One look frightens me above all others. I have spent probably too many hours watching horror movies late at night, and I’ve seen actors—talented and otherwise—projecting the look of fear. It is a temporary thrill, soon banished by a more mundane reality. The look that frightens me above all others, however, is that of certainty. Well I remember it planted, etched, chiseled on the face of a man who believed without question that his duty was to deprive me of a career. I have seen it on faces devoid of any human emotion, but with a surfeit of self-righteousness. I was reminded of this when my wife pointed me to an article in the New York Times blog entitled “The Dangers of Certainty: A Lesson from Auschwitz,” by Simon Critchley. In this piece Critchley recounts watching Jacob Bronowski’s “The Ascent of Man” as a child. He focuses on the episode wherein Bronowski describes the danger of certainty, which often eclipses wonder when science alone is understood to be the basis of knowledge. And we have gone forty years further down that road.
Bronowski, in the clip provided by Critchley, describes how unwavering certainty led to the holocaust. It is a moving and poignant scene; indeed, the only one I remember from the episode as I watched it along with my classmates in the required humanities module at Grove City College. Bronowski, who had relatives murdered at Auschwitz, walks into the pond where their ashes were flushed, a man in a suit and good shoes, oblivious to the rational, and reaches down to touch whatever remains of the millions who died there.
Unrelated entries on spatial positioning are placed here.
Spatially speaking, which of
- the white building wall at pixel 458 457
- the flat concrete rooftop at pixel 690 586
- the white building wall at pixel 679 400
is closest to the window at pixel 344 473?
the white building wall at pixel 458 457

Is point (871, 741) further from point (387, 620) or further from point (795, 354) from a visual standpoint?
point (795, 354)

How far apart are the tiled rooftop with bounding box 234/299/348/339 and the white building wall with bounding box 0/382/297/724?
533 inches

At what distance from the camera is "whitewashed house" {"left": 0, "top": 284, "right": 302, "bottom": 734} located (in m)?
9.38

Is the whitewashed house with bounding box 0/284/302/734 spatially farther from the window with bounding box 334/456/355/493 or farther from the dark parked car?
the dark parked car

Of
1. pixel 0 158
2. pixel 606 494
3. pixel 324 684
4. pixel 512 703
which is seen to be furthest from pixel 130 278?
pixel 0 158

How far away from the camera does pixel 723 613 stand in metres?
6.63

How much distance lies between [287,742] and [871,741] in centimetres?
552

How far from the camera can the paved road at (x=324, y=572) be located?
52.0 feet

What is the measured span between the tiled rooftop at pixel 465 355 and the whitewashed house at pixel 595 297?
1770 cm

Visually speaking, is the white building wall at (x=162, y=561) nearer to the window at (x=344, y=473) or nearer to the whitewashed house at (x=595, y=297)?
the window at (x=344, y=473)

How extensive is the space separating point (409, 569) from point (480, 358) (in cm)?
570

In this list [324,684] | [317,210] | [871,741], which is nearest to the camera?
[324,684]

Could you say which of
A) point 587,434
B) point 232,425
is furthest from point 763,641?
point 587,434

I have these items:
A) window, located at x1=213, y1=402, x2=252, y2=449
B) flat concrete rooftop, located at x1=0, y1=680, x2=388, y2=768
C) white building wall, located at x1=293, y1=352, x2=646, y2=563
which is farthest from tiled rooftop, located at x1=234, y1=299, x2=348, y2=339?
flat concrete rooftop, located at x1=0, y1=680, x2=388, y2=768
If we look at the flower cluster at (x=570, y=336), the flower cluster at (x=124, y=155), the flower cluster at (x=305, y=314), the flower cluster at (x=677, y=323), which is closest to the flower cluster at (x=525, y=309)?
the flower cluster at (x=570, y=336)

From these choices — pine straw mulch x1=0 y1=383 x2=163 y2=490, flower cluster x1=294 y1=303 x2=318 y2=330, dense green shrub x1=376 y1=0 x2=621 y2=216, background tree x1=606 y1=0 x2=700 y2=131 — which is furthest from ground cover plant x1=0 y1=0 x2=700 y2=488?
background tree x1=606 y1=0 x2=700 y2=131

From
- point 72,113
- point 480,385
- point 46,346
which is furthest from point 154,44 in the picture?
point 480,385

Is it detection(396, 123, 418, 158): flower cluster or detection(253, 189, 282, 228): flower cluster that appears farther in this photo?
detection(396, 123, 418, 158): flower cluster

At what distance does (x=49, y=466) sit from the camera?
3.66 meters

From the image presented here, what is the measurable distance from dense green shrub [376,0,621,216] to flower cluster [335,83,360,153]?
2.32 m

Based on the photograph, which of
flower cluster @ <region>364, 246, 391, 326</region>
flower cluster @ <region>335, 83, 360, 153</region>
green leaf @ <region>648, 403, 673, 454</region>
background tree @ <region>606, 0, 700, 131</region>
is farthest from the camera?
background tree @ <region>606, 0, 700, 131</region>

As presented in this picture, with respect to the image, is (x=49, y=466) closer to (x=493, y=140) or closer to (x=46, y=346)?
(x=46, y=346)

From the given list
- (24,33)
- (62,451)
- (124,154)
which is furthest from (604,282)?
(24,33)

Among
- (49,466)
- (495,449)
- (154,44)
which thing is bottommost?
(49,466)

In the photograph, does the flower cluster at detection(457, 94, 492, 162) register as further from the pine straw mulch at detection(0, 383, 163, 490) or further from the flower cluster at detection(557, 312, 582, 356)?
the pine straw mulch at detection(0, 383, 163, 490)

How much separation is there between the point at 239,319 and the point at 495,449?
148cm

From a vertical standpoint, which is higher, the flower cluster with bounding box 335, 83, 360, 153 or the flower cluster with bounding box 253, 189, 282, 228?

The scene has stayed in my head for over thirty years.
As an undergraduate I was certain. I knew the unflinching truths taught by my rock-solid faith. After four years as a religion major I had become more circumspect. Seminary found me still pretty well convinced, although much more temperately so. The doctorate, which required more intensive work than all the previous years combined, convinced me of how little I knew. I went to Nashotah House full of questions, and my goal was to bring my students, many of them very certain, to that human point of unknowing. We need to live with a question mark before we can be truly human. Curiosity is one of the more endearing traits people possess. Certainty disallows curiosity—questioning becomes the devil’s tool and honesty is the farthest thing from God that one might attain. In this era of easy certainty I often see a look on the faces of those in power that frightens me. I need to be reminded, along with Bronowski, that when shoes become more of a concern than human beings, we’ve already gone too far.